Design considerations and trade-offs

The logging module supports auditability and debugging ability, as well as some security requirements. We can use logging as a simple way to keep records of the processing steps. By selectively enabling and disabling logging, we can support developers who are trying to learn what the code is really doing when processing real-world data.

The warnings module supports the debugging ability as well as maintainability features. We can use warnings to alert developers about API problems, configuration problems, and other potential sources of bugs.

When working with the logging module, we'll often be creating large numbers of distinct loggers that feed a few handlers. We can use the hierarchical nature of Logger names to introduce new or specialized collections of logging messages. There's no reason why a class can't have two loggers: one for audit and one for more general-purpose debugging.

We can introduce new logging level numbers, but this should be done reluctantly. Levels tend to conflate developer focus (debug, info, and warning) with user focus (info, error, and fatal). There's a kind of spectrum of optionality from debug messages that is not required for fatal error messages, which should never be silenced. We might add a level for verbose information or possibly detailed debugging, but that's about all that should be done with levels.

The logging module allows us to provide a number of configuration files for different purposes. As developers, we may use a configuration file that sets the logging levels to DEBUG and enables specific loggers for modules under development. For final deployment, we can provide a configuration file that sets the logging levels to INFO and provides different handlers to support more formal audit or security review needs.

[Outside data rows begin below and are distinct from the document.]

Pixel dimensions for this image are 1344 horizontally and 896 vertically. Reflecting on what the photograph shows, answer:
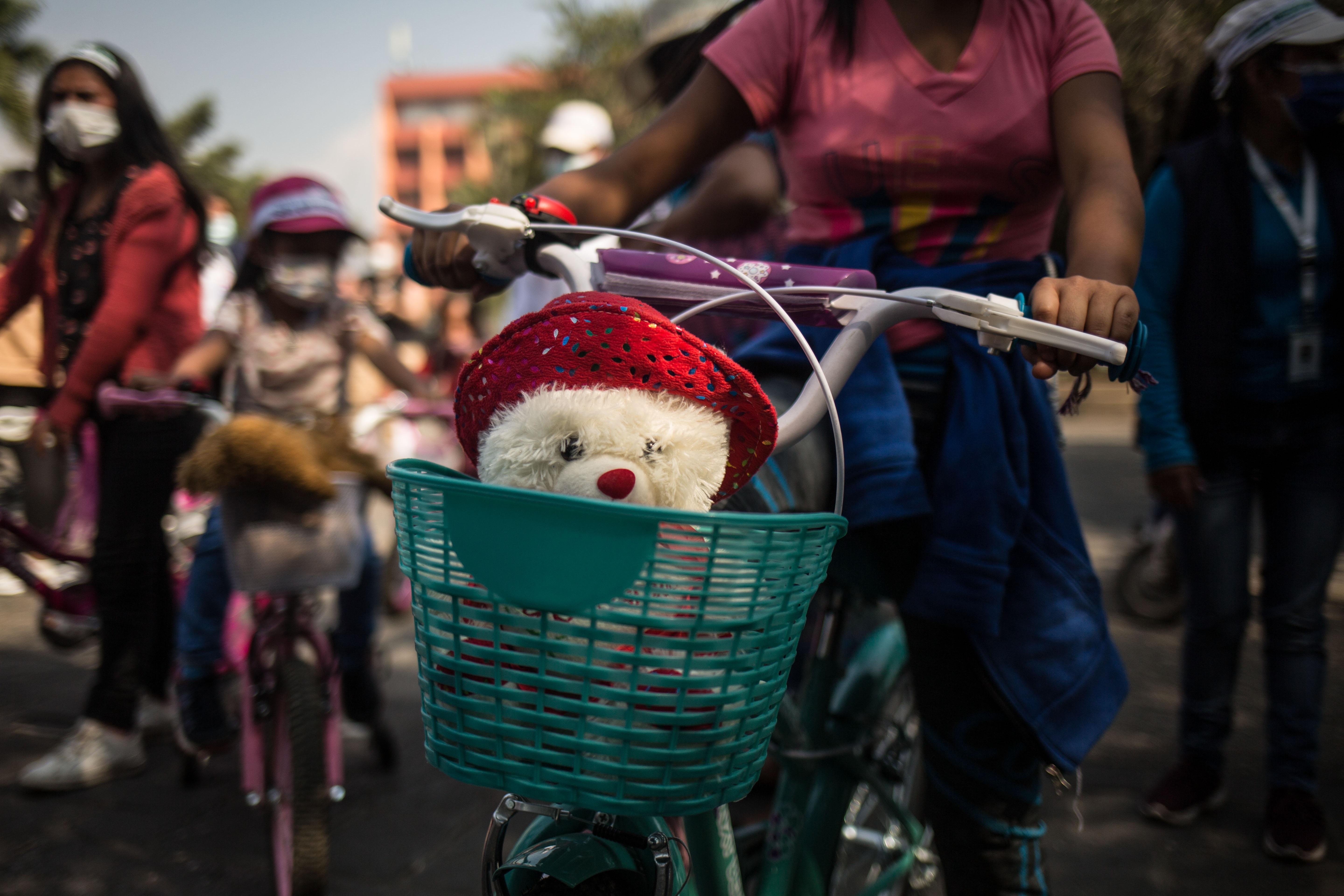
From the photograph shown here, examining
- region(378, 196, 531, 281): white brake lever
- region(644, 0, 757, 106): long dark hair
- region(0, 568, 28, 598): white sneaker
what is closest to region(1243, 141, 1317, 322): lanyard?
region(644, 0, 757, 106): long dark hair

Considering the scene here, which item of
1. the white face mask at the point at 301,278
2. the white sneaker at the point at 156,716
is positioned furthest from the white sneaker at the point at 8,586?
the white face mask at the point at 301,278

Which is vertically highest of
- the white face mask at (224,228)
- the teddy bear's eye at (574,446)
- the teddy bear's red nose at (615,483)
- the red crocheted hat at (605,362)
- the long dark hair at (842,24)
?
the white face mask at (224,228)

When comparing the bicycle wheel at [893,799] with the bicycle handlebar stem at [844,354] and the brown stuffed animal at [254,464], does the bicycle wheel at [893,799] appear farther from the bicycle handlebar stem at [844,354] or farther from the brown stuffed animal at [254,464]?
the brown stuffed animal at [254,464]

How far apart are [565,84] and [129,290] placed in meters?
11.7

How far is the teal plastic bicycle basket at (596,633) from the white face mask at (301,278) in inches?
102

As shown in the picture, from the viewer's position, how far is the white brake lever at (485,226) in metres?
1.46

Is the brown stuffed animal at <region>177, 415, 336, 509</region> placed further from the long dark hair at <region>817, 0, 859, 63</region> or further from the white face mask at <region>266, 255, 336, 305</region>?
the long dark hair at <region>817, 0, 859, 63</region>

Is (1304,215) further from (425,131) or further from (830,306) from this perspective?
(425,131)

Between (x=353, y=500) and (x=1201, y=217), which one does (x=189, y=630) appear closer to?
(x=353, y=500)

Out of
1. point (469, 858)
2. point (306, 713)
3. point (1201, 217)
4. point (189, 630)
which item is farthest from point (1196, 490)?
point (189, 630)

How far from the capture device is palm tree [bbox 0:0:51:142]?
10.5 metres

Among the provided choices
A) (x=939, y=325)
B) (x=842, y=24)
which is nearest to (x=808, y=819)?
(x=939, y=325)

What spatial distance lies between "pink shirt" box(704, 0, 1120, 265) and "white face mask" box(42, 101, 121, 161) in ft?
8.68

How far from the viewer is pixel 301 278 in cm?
339
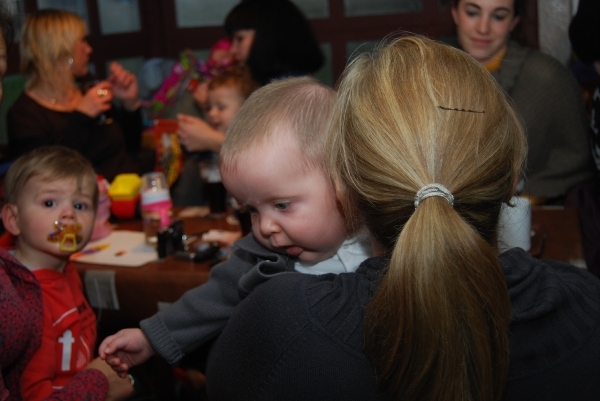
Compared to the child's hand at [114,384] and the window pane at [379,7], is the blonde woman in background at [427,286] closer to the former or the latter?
the child's hand at [114,384]

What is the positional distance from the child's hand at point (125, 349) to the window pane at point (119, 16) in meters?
4.66

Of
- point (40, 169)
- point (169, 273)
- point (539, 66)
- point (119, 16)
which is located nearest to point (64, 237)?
point (40, 169)

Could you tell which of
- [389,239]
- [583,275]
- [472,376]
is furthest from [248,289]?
[583,275]

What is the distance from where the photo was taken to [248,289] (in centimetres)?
115

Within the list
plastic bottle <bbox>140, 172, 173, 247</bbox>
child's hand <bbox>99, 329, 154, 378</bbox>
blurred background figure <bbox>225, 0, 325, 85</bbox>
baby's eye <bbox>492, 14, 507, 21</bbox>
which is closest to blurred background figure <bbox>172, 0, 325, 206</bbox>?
blurred background figure <bbox>225, 0, 325, 85</bbox>

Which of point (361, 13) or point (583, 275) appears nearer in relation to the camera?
point (583, 275)

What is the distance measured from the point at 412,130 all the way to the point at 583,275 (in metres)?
0.41

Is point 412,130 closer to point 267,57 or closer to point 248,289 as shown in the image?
point 248,289

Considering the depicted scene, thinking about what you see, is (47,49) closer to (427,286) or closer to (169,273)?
(169,273)

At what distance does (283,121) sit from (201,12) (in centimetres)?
452

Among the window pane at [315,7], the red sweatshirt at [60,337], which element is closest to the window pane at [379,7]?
the window pane at [315,7]

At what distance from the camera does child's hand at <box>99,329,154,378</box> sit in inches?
54.4

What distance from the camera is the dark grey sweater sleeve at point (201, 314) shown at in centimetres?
134

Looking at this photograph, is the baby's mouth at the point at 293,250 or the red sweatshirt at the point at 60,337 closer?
the baby's mouth at the point at 293,250
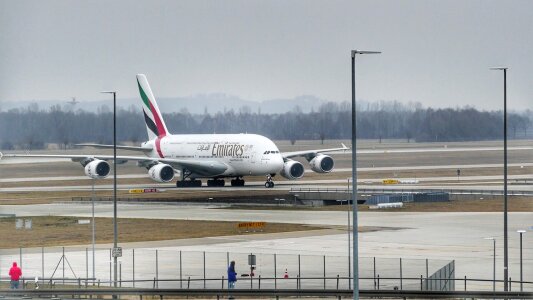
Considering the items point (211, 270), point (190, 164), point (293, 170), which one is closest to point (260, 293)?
point (211, 270)

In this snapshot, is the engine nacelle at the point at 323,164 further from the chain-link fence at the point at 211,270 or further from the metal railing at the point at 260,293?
the metal railing at the point at 260,293

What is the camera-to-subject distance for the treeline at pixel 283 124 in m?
133

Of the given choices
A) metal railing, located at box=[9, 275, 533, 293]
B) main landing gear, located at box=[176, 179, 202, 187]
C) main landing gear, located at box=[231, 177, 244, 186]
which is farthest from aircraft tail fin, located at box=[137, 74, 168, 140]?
metal railing, located at box=[9, 275, 533, 293]

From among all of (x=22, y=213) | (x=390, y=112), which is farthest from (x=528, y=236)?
(x=390, y=112)

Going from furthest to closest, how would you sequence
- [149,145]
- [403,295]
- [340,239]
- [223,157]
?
[149,145], [223,157], [340,239], [403,295]

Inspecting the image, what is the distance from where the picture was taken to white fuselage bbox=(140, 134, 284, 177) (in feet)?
403

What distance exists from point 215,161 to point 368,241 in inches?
2317

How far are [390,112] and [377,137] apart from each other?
12.5 meters

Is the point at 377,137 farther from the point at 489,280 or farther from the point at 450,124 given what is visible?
the point at 489,280

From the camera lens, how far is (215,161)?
128125 mm

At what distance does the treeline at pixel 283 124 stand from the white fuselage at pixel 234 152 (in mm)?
9190

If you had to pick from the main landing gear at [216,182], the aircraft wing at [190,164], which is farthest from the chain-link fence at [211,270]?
the main landing gear at [216,182]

We'll include some thoughts from The Zen of Python (https://www.python.org/dev/peps/pep-0020/):

"Errors should never pass silently.
Unless explicitly silenced."

The warnings and logging modules directly support this idea.

These modules are oriented more toward overall quality than toward the specific solution of a problem. They allow us to provide consistency via fairly simple programming. As our object-oriented designs become larger and more complex, we can focus more on the problem being solved without wasting time on the infrastructure considerations. Further, these modules allow us to tailor the output to provide information needed by the developer or user.